Thousands of Sudanese pro-democracy protesters remained defiant of the country's military rulers Tuesday, a day after security forces violently cleared away their main sit-in site in the capital. Protest organisers say 35 people died in the crackdown.
Activists turned prayers marking the Eid al-Fitr holiday into political protests, with thousands gathering outside mosques in several neighbourhoods around Khartoum and its twin city, Omdurman, across the Nile River.
After prostrating in prayer, some worshippers chanted, "Freedom, peace, justice and civilian government are the people's choice," according to videos posted online.
"We have no choice but to continue our protests and civil disobedience until the fall of the military council," said Mohammed Yousef al-Mustafa, a spokesman for the Sudanese Professionals Association, which has spearheaded the protests.
The bloody dispersal of the sit-in Monday poses a new challenge to the protest movement, which now aims to show it can keep up pressure in the streets after its central rallying point was wiped out.
The movement succeeded in forcing the military in April to remove Sudan's longtime strongman, Omar al-Bashir.
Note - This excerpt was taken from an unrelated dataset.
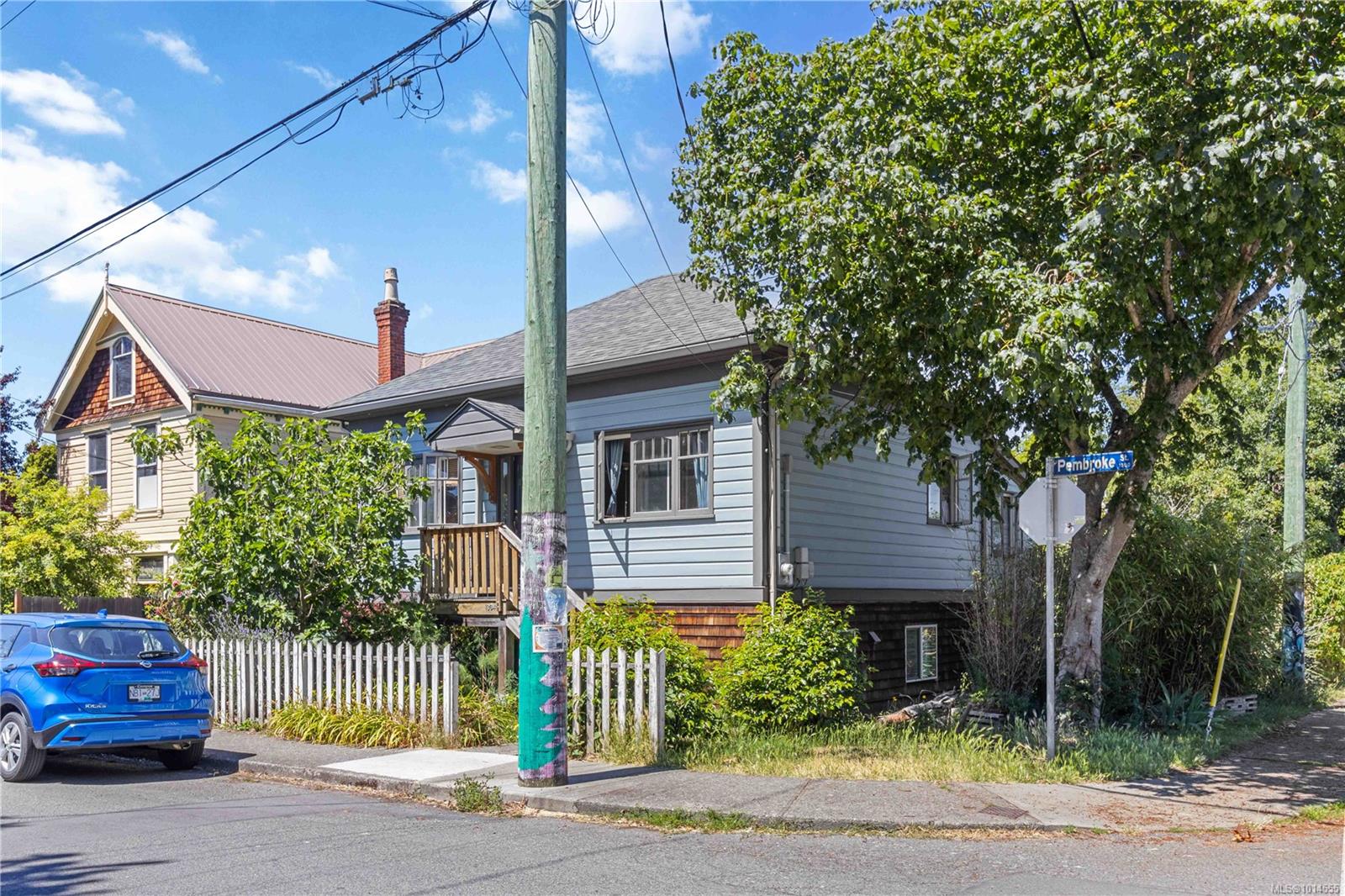 1334 Pembroke St, Victoria, BC V8R 1V4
It then kept its sit-in going, demanding the generals who took power hand over authority to civilians.
Security forces in the city centre barred access to the former site of the sit-in outside the military's headquarters, scene of Monday's violence. But an Associated Press journalist saw protesters building low barricades of stones and metal fencing on some streets in suburbs of Khartoum.
Even the date of Eid al-Fitr a holiday marking the end of the Muslim holy month of fasting, Ramadan became a centre of contention. The date changes each year by the lunar calendar and is determined by sightings of the new moon.
The military announced it would begin Wednesday. But protest leaders said astronomers at Khartoum University had determined that Tuesday was the first day of the holiday and called on supporters to come out to "pray for the martyrs."